The 3D secure auth request is sent through the card network using the same routing mechanisms as for a transaction authorization. It ends up at the issuer, which then can initiate their own preferred authentication mechanism. In Norway, this would usually be BankID authentication. When the user is authenticated, it’s highly likely that the payment is legitimate. The downside is of course that 3D secure is time consuming and annoying. Therefore, there are various shortcuts and exemptions for transactions with low risk (low amount, user is using the same browser as the last time, etc.). In fact, several new shortcuts and user experience improvements were made in 3D secure version 2 in response to the EU mandate.
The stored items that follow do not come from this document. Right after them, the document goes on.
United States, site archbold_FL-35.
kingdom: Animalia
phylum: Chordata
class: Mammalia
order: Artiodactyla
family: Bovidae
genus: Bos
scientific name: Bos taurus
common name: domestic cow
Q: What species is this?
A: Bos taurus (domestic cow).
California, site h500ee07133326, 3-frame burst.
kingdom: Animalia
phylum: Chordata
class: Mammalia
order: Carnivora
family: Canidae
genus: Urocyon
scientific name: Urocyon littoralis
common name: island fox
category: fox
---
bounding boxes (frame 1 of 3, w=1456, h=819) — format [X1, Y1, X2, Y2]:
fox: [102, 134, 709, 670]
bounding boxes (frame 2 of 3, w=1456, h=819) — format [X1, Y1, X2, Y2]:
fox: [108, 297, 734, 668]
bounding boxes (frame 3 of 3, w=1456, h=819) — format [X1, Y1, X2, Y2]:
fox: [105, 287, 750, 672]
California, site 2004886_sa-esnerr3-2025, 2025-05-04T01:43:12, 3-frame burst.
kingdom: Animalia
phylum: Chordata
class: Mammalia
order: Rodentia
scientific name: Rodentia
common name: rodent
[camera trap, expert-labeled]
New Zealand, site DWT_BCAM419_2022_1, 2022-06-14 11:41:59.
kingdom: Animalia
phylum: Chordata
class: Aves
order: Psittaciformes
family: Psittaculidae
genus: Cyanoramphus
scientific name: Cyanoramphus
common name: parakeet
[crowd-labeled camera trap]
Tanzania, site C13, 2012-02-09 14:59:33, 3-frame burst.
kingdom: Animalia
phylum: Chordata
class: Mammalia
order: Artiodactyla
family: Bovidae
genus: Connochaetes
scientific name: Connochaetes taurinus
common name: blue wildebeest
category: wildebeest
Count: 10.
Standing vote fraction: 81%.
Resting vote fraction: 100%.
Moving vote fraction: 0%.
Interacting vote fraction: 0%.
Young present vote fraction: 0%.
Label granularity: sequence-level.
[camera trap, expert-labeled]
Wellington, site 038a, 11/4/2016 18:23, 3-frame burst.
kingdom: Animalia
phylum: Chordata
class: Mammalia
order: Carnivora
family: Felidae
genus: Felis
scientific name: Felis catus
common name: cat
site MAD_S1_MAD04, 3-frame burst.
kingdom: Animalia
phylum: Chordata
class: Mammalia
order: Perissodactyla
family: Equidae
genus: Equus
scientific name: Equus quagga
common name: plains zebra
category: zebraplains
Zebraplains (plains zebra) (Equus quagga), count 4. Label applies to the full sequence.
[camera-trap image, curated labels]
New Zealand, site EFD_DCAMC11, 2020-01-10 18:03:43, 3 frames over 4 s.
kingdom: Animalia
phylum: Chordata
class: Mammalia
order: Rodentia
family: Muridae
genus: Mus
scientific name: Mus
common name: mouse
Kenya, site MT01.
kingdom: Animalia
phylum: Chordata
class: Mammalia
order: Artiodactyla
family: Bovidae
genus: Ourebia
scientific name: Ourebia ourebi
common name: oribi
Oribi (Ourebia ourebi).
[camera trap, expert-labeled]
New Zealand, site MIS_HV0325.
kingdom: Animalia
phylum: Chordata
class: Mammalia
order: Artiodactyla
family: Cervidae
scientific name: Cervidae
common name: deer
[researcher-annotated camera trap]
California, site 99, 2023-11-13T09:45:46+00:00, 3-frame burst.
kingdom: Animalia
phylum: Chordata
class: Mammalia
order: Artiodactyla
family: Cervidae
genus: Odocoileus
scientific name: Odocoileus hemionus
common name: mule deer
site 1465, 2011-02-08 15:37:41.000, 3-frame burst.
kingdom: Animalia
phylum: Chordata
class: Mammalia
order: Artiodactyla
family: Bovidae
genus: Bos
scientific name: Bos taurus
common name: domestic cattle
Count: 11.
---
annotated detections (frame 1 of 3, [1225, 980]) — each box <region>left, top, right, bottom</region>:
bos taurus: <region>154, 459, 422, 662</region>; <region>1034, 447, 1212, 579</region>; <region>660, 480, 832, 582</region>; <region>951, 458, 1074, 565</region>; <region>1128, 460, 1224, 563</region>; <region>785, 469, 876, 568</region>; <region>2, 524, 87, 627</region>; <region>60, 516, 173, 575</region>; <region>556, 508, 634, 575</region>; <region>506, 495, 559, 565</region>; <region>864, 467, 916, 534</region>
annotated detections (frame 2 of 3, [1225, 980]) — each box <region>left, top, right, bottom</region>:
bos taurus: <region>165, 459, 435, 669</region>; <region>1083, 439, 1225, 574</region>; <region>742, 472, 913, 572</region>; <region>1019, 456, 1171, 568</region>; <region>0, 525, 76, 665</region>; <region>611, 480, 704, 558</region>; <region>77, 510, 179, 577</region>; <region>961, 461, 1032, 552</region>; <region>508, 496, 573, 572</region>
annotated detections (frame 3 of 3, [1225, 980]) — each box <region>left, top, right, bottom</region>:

It’s interesting to note that 3D secure effectively achieves what oauth would have achieved as well. The consumer is back in control of the payment, and losing a card number is not so bad anymore. So given this added security, why don’t we just get rid of security codes, or PCI compliance for that matter? This is probably partly because of historical inertia, but more importantly, it’s because the 3D secure mandate is only for the EU. It will be interesting to see what the future holds here.
Even though card payments are still the king, it’s becoming increasingly more common to use various mobile payment systems as well. Many of these are still backed by cards under the hood. For example, Google Pay and Apple Pay are backed by tokenized payment cards.
However, many national mobile payment schemes have popped up in recent years, and those are often backed by national payment systems. For example, in Norway we have Vipps, which is backed by all Norwegian banks (though commercial payments in Vipps are still card-based). In 2021 Vipps merged with Norwegian BankAxept and BankID, Danish MobilePay, and Finish Pivo.
In addition, similar mobile payment solutions from all over Europe have started collaborating on interoperability through the European Mobile Payment System Association (EMPSA). On top of this, the fairly recent PSD2 directive from the EU mandates open banking APIs in order to increase competition. We can’t see the future, but it’s probably fair to say that we haven’t seen the final form of payment systems quite yet.